__Supplied passage__.
>> Start

Running Deep Hedging

Copied from notebooks/trainer.ipynb:

    from cdxbasics.config import Config
    from deephedging.trainer import train
    from deephedging.gym import VanillaDeepHedgingGym
    from deephedging.world import SimpleWorld_Spot_ATM

    # see print of the config below for numerous options
    config = Config()
    # world
    config.world.samples = 10000
    config.world.steps = 20
    config.world.black_scholes = True
    # gym
    config.gym.objective.utility = "exp2"
    config.gym.objective.lmbda = 10.
    config.gym.agent.network.depth = 3
    config.gym.agent.network.activation = "softplus"
    # trainer
    config.trainer.train.batch_size = None
    config.trainer.train.epochs = 400
    config.trainer.train.run_eagerly = False
    config.trainer.visual.epoch_refresh = 1
    config.trainer.visual.time_refresh = 10
    config.trainer.visual.pcnt_lo = 0.25
    config.trainer.visual.pcnt_hi = 0.75

    # create world
    world  = SimpleWorld_Spot_ATM( config.world )
    val_world  = world.clone(samples=1000)

    # create training environment
    gym = VanillaDeepHedgingGym( config.gym )

    # create training environment
    train( gym=gym, world=world, val_world=val_world, config=config.trainer )

    # print information on all available parameters and their usage
    print("=========================================")
    print("Config usage report")
    print("=========================================")
    print( config.usage_report() )
    config.done()

Config Parameters

This is the output of the print( config.usage_report() ) call above. It provides a summary of all config values available, their defaults, and what values where used.

>> End

(Scene-based spatial question records)
>> Start

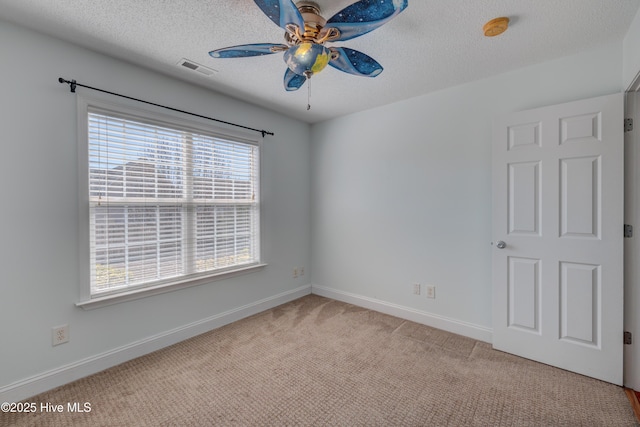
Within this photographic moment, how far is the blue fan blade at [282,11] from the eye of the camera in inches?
49.4

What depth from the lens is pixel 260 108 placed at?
327 centimetres

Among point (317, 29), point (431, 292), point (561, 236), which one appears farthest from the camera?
point (431, 292)

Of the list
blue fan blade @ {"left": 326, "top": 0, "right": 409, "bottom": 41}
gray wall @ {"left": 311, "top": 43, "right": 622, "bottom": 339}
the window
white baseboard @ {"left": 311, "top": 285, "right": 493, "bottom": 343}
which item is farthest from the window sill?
blue fan blade @ {"left": 326, "top": 0, "right": 409, "bottom": 41}

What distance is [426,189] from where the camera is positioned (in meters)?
2.92

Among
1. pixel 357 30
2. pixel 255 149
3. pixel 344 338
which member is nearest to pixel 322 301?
pixel 344 338

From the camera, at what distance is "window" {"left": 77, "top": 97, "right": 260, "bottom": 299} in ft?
7.02

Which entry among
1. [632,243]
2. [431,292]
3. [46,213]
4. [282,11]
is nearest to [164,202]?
[46,213]

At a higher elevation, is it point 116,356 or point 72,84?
point 72,84

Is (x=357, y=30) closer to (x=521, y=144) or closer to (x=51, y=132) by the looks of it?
(x=521, y=144)

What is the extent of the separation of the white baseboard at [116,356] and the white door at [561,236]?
99.2 inches

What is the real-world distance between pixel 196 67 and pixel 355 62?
1424mm

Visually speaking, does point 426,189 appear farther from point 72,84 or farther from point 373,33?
point 72,84

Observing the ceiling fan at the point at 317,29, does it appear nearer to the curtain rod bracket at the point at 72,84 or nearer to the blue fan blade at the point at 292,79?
the blue fan blade at the point at 292,79

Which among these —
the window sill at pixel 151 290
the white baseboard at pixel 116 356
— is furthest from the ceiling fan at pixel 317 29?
the white baseboard at pixel 116 356
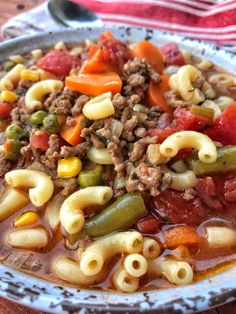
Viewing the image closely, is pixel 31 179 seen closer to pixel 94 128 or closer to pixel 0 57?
pixel 94 128

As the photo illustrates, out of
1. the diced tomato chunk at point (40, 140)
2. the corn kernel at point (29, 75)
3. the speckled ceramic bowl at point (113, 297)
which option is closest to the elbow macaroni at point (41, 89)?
the corn kernel at point (29, 75)

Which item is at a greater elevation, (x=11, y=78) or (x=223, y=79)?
(x=11, y=78)

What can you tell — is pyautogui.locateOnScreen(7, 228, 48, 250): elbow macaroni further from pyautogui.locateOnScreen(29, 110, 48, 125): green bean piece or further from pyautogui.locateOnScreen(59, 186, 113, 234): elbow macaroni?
pyautogui.locateOnScreen(29, 110, 48, 125): green bean piece

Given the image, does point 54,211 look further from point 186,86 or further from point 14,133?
point 186,86

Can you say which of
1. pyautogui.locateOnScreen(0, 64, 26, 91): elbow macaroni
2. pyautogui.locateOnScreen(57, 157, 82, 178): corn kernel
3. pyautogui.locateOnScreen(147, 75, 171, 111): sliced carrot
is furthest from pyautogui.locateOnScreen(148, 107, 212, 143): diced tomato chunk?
pyautogui.locateOnScreen(0, 64, 26, 91): elbow macaroni

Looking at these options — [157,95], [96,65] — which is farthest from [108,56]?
[157,95]

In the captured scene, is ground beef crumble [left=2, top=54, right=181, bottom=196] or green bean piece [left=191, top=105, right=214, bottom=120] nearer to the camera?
ground beef crumble [left=2, top=54, right=181, bottom=196]
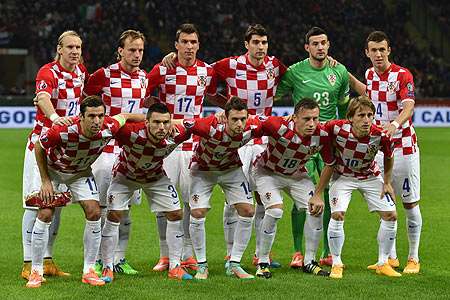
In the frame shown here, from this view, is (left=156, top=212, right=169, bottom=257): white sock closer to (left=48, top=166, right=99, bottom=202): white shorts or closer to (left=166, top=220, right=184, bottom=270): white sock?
(left=166, top=220, right=184, bottom=270): white sock

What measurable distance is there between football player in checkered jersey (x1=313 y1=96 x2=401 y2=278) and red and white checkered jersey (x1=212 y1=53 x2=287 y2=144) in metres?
1.02

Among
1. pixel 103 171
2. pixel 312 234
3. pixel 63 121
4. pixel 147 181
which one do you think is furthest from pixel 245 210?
pixel 63 121

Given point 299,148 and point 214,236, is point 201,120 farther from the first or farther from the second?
point 214,236

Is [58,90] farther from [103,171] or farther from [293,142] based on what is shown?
[293,142]

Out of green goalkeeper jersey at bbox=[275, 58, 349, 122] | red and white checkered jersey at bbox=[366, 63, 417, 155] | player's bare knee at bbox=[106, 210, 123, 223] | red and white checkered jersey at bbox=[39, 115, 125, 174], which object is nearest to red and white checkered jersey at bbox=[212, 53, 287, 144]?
Answer: green goalkeeper jersey at bbox=[275, 58, 349, 122]

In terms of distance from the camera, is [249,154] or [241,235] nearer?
[241,235]

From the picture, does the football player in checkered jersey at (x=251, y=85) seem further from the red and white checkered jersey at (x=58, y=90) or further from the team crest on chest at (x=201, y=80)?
the red and white checkered jersey at (x=58, y=90)

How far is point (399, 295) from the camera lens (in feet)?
19.4

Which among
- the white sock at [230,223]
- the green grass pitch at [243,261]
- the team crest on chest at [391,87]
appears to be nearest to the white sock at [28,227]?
the green grass pitch at [243,261]

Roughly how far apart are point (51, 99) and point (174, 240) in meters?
1.85

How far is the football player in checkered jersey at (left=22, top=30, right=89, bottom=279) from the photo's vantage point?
257 inches

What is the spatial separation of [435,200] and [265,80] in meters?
5.42

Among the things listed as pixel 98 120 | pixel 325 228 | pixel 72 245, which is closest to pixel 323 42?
pixel 325 228

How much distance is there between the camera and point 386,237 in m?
6.70
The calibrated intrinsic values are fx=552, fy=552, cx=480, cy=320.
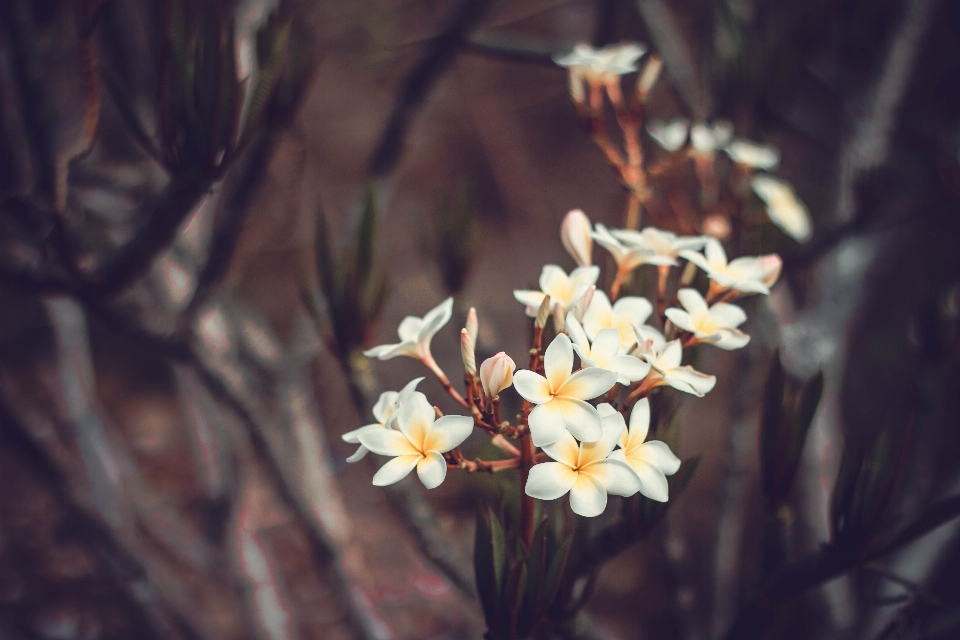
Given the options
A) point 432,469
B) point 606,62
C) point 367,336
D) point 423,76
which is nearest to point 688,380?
point 432,469

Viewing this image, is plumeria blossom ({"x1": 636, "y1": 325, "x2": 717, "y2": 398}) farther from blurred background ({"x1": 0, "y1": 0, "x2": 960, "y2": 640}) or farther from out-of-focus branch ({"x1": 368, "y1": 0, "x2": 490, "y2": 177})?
out-of-focus branch ({"x1": 368, "y1": 0, "x2": 490, "y2": 177})

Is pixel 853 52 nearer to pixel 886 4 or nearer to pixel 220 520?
pixel 886 4

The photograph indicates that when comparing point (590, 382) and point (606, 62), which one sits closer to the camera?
point (590, 382)

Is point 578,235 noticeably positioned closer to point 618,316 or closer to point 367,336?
point 618,316

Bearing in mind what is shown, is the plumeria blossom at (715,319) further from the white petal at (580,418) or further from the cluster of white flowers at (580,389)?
the white petal at (580,418)

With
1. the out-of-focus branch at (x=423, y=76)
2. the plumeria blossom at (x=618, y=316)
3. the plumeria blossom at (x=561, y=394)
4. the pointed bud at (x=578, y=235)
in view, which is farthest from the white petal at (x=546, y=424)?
the out-of-focus branch at (x=423, y=76)

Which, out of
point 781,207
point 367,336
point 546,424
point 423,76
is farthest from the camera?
point 423,76
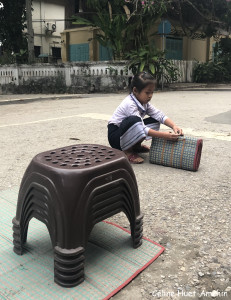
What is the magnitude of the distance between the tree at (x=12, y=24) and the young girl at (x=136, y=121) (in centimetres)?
1443

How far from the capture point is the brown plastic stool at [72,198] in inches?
57.1

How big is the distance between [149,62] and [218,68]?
243 inches

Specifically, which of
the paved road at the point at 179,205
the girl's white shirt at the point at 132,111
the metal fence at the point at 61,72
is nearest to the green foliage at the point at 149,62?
the metal fence at the point at 61,72

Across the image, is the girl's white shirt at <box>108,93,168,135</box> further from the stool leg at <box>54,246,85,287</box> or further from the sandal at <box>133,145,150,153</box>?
the stool leg at <box>54,246,85,287</box>

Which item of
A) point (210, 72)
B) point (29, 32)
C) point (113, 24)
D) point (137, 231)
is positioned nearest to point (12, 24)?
point (29, 32)

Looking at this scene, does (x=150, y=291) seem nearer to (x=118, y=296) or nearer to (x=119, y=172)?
(x=118, y=296)

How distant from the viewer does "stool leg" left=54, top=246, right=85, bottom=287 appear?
1.45 metres

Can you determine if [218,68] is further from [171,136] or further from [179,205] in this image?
[179,205]

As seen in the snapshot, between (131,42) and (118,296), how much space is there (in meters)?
12.2

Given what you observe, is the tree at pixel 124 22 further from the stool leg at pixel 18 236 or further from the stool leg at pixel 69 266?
the stool leg at pixel 69 266

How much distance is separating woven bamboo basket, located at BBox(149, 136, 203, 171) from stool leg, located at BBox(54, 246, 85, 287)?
184 centimetres

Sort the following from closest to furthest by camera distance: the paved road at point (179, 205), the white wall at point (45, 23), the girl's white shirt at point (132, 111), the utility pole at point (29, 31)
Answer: the paved road at point (179, 205)
the girl's white shirt at point (132, 111)
the utility pole at point (29, 31)
the white wall at point (45, 23)

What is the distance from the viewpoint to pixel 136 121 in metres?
3.12

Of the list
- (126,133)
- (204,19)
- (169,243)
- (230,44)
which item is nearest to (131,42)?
(204,19)
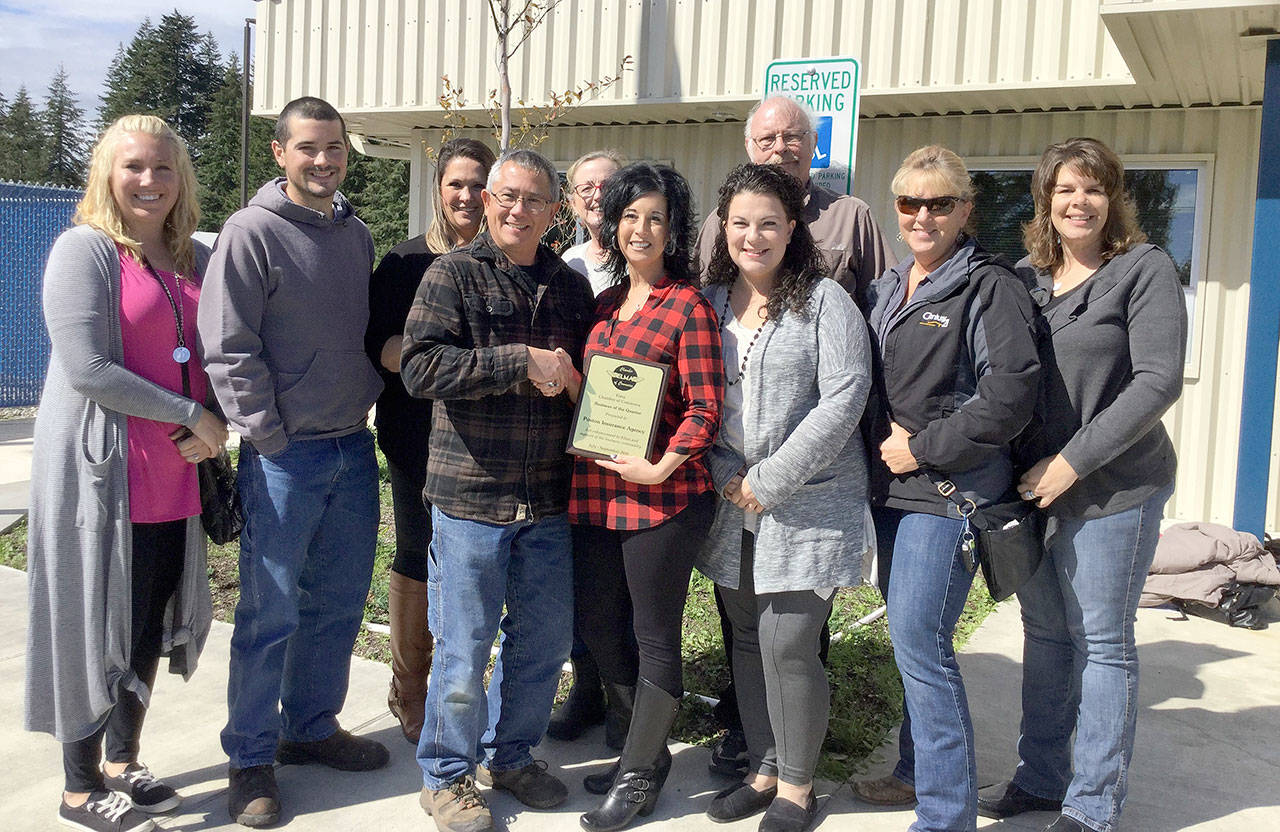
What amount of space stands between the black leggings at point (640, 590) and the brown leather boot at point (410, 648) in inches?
29.0

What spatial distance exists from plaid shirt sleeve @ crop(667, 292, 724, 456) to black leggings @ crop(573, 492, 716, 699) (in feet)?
0.72

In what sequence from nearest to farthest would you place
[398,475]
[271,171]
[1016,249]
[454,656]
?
[454,656] < [398,475] < [1016,249] < [271,171]

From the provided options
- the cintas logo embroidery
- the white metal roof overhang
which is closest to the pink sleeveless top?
the cintas logo embroidery

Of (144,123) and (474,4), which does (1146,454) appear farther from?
(474,4)

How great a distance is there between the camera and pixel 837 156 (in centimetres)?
440

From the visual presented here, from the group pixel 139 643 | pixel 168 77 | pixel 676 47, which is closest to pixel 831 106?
pixel 139 643

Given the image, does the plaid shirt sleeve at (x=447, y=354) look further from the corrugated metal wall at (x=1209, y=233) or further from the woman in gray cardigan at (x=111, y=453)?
the corrugated metal wall at (x=1209, y=233)

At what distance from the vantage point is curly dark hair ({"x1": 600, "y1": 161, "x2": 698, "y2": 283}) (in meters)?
3.03

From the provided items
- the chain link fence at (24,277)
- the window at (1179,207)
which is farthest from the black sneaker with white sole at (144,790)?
the chain link fence at (24,277)

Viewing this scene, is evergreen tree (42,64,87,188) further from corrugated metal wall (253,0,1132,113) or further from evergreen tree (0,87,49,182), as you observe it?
corrugated metal wall (253,0,1132,113)

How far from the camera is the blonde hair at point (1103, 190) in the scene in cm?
303

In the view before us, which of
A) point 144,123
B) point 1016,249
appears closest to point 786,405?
point 144,123

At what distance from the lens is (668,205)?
10.0 ft

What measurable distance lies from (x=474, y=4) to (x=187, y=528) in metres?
6.76
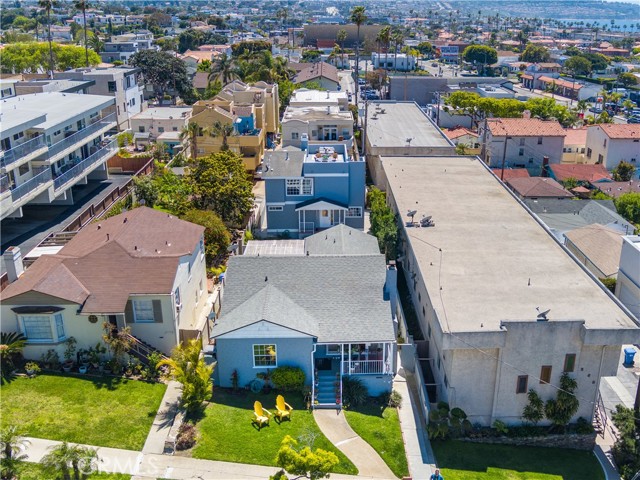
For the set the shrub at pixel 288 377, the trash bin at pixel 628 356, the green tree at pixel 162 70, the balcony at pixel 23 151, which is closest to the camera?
the shrub at pixel 288 377

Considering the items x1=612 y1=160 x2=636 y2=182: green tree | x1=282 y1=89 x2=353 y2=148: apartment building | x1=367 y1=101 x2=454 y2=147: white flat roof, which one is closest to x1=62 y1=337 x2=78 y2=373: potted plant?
x1=282 y1=89 x2=353 y2=148: apartment building

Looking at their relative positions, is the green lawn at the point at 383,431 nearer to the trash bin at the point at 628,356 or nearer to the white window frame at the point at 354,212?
the trash bin at the point at 628,356

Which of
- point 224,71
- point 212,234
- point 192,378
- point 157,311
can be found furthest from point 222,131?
point 192,378

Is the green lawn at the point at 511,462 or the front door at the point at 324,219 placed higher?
the front door at the point at 324,219

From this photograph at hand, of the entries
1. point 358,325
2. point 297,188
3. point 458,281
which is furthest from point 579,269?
point 297,188

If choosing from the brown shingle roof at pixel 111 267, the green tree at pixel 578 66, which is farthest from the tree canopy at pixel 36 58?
the green tree at pixel 578 66

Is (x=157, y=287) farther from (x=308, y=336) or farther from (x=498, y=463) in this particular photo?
(x=498, y=463)

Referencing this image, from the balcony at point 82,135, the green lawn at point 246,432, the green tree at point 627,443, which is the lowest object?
the green tree at point 627,443

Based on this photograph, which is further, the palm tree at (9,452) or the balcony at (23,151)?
the balcony at (23,151)
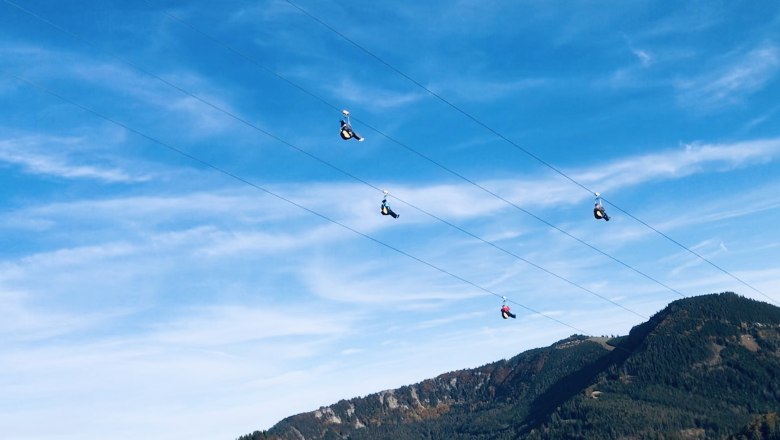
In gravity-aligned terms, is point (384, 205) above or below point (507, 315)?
above

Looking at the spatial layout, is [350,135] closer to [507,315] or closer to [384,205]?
[384,205]

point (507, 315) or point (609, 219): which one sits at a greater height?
point (609, 219)

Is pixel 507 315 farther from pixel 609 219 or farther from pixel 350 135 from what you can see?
pixel 350 135

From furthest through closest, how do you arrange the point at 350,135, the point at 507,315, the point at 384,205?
1. the point at 507,315
2. the point at 384,205
3. the point at 350,135

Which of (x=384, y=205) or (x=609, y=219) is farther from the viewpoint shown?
(x=609, y=219)

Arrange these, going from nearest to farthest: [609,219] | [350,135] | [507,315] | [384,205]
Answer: [350,135], [384,205], [609,219], [507,315]

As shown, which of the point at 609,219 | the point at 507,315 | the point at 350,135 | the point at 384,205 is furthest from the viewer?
the point at 507,315

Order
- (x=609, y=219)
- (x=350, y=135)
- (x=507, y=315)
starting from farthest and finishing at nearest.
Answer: (x=507, y=315)
(x=609, y=219)
(x=350, y=135)

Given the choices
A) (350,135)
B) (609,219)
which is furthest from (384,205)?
(609,219)

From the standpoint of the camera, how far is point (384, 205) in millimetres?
85688

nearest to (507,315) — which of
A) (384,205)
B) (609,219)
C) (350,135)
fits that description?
(609,219)

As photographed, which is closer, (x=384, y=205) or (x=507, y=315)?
(x=384, y=205)

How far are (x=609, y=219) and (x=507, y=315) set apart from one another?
891 inches

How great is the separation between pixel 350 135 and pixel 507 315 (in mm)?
46814
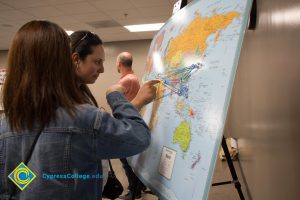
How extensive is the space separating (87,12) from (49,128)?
3854 millimetres

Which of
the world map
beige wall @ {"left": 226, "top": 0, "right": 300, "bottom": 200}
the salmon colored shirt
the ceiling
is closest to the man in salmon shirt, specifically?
the salmon colored shirt

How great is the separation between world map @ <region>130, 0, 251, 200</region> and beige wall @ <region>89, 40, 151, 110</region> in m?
5.33

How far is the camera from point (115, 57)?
652cm

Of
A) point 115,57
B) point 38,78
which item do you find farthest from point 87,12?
point 38,78

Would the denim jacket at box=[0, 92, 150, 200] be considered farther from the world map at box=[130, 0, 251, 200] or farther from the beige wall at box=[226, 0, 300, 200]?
the beige wall at box=[226, 0, 300, 200]

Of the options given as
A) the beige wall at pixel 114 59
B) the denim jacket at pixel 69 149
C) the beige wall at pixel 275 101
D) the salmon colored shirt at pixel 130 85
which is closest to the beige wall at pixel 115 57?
the beige wall at pixel 114 59

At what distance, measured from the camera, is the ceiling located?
380cm

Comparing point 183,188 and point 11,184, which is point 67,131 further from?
point 183,188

>> End

__Directions__.
[1] Answer these questions from the deep hedging text:
(a) What number of samples does the config set for the world?
(b) Which activation is set for the agent network?
(c) How many samples does the validation world get when it is cloned?
[2] Retype the deep hedging text between "# print information" and "values where used.", inclusive.
The records aren't needed for any of the tasks.

__Solved problems__.
[1]
(a) 10000
(b) "softplus"
(c) 1000

[2]
# print information on all available parameters and their usage
    print("=========================================")
    print("Config usage report")
    print("=========================================")
    print( config.usage_report() )
    config.done()

Config Parameters

This is the output of the print( config.usage_report() ) call above. It provides a summary of all config values available, their defaults, and what values where used.